No pudo menos que sentir la amenaza que ello implicaba. Adivinó que estaba siendo conducida a las habitaciones privadas del duque y se preguntó con desesperación si no debía insistir en que cenaran en el salón de banquetes. Temía encontrarse con él en un ambiente de intimidad, y cuando el lacayo que la precedía abrió la puerta, vio que sus temores estaban justificados.

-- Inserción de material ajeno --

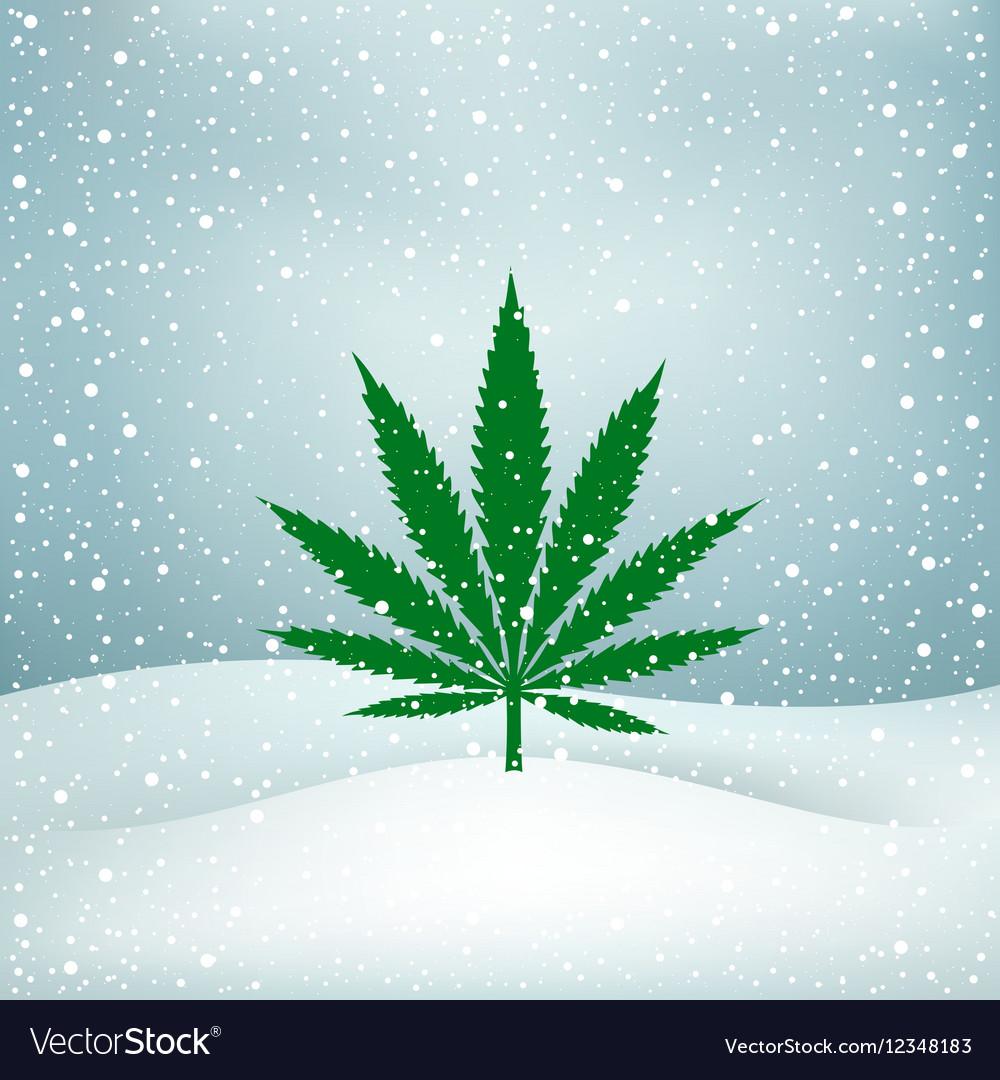 Hemp grows snow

La habitación a la que la habían conducido era hermosa, pero pequeña. Estaba decorada con pinturas que mostraban varios pasajes de la vida de Venus y era evidente que había sido diseñada como un templo al amor.

La cristalería de la mesa pequeña e íntima, estaba grabada con corazones con flechas y había orquídeas blancas entre los adornos de oro. Nardos y azucenas decoraban todos los rincones de la habitación, prestándole a ésta, con su color y su fragancia, un aspecto de cámara nupcial.

El duque estaba de pie frente a la chimenea. Se había cambiado de chaqueta y había puesto otra de satén blanco bordado en plata.

Avanzó hacia Paolina al verla entrar y, tomando su mano, se la llevó a los labios El simple contacto de la boca de él la hizo estremecer; pero logró decir con una voz calmada que a ella misma sorprendió:

—Esperaba que cenáramos en su salón de banquetes, su señoría.

—Prefiero que lo hagamos aquí. Ésta es una habitación muy especial, adjunta a mi dormitorio.

Había algo significativo en el tono de su voz. Paolina se estremeció y al volverse comprobó que, en efecto ¡una puerta entreabierta conducía al dormitorio del duque!

No estaba dispuesta, sin embargo, a reñir con él frente a los sirvientes. Se sentó en la silla que el duque le indicó y trató de mostrarse tan serena como le fue posible, mientras los sirvientes servían una espléndida cena acompañada de muy buenos vinos, que ella apenas tocó.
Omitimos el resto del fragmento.